Cet article est extrait du Figaro Hors-Série Céline, une saison en enfer, un numéro spécial édité pour le 130e anniversaire de la naissance de l’écrivain du Voyage au bout de la nuit, le 27 mai 1894. Afin d’être tenu au courant de l’actualité historique et culturelle, abonnez-vous gratuitement à la Lettre du Figaro Histoire.

Le 27 octobre 1914, en Flandre-Occidentale, le 12e régiment de cuirassiers assure la couverture du flanc gauche du 66e régiment d’infanterie, en liaison avec le 125e. Voilà deux ans que Louis, désireux de se libérer de ses obligations militaires, s’est engagé au 12e cuirassiers, à Rambouillet. Il y était au moment de la déclaration de guerre. Les deux régiments ont reçu mission d’attaquer Poelkapelle, l’un par l’ouest, l’autre par l’est. On demande un volontaire pour transmettre un ordre. Le maréchal des logis Louis Destouches se présente. Au retour de sa mission solitaire, une balle allemande l’atteint au bras droit. Le capitaine Schneider, commandant le 2e escadron, écrit à Fernand Destouches : « Votre fils vient d’être blessé, il est tombé en brave allant au-devant des balles avec un entrain et un courage dont il ne s’est pas départi depuis le début de la campagne. » Soigné à l’ambulance d’Ypres, puis à l’hôpital auxiliaire d’Hazebrouck et au Val-de-Grâce à Paris, le maréchal des logis Destouches est décoré de la médaille militaire et de la croix de guerre puis réformé à 75 %. Sa mission héroïque lui vaudra une page de L’Illustré national.

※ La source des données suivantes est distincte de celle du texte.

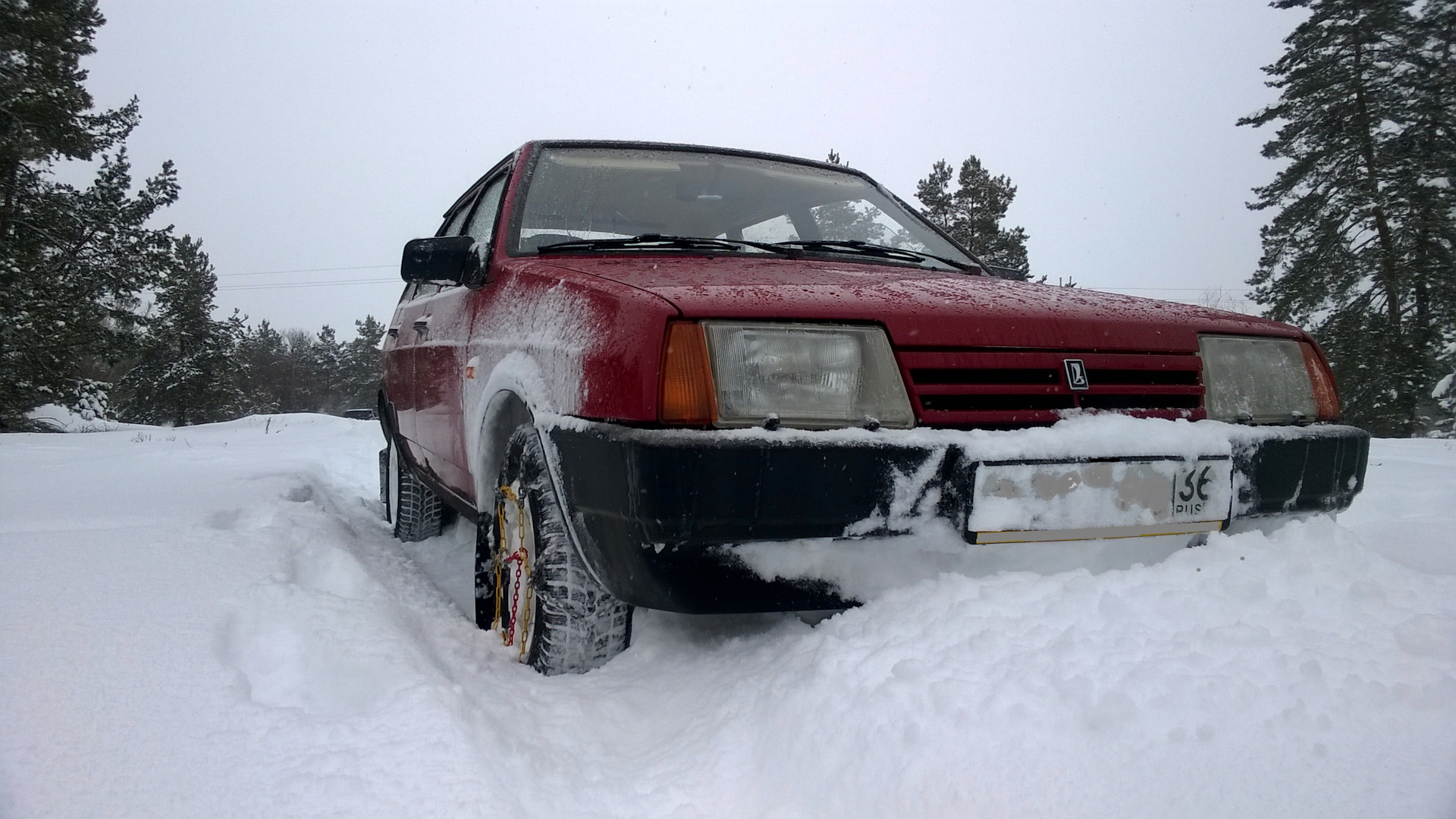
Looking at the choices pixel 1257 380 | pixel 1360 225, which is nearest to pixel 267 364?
pixel 1360 225

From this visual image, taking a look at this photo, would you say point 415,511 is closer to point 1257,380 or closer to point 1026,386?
point 1026,386

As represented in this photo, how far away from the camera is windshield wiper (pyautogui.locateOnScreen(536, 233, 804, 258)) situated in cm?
215

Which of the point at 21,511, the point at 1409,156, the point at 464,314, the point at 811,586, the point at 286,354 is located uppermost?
the point at 1409,156

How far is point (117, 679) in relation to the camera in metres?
1.45

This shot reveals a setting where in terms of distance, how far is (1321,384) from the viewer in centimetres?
205

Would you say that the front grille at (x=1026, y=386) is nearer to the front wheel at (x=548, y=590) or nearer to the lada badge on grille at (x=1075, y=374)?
the lada badge on grille at (x=1075, y=374)

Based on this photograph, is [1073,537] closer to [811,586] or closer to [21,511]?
[811,586]

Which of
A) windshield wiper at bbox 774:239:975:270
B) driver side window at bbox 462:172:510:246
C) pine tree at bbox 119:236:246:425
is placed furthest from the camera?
pine tree at bbox 119:236:246:425

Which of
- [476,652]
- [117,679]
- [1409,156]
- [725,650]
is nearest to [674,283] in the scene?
[725,650]

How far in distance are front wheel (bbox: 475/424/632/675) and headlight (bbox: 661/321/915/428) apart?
498 millimetres

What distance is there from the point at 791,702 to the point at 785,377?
59 centimetres

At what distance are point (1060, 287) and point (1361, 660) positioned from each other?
4.06 feet

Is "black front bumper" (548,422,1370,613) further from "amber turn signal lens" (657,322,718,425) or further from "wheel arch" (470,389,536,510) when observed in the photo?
"wheel arch" (470,389,536,510)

Quarante-huit heures après ce fait d’armes, le 29 octobre 1914, le 16e régiment bavarois est engagé, au même endroit, mais dans l’autre camp. Pour Adolf Hitler, qui en fait partie, c’est le baptême du feu. Plus tard, dans Mein Kampf, il écrira que pour lui commençait « le temps le plus inoubliable et le plus sublime de son existence terrestre ». Les combats auxquels il a participé allaient, eux aussi, marquer Louis Destouches pour le restant de ses jours. Mais d’une tout autre façon. À son amie Simone Saintu, il écrit, le 11 décembre 1916 : « J’éprouve un profond dégoût pour tout ce qui est belliqueux. Je me demande à quel point une victoire achetée au prix de la consomption d’un pays est une victoire. Je n’ai plus d’enthousiasme que pour la paix. »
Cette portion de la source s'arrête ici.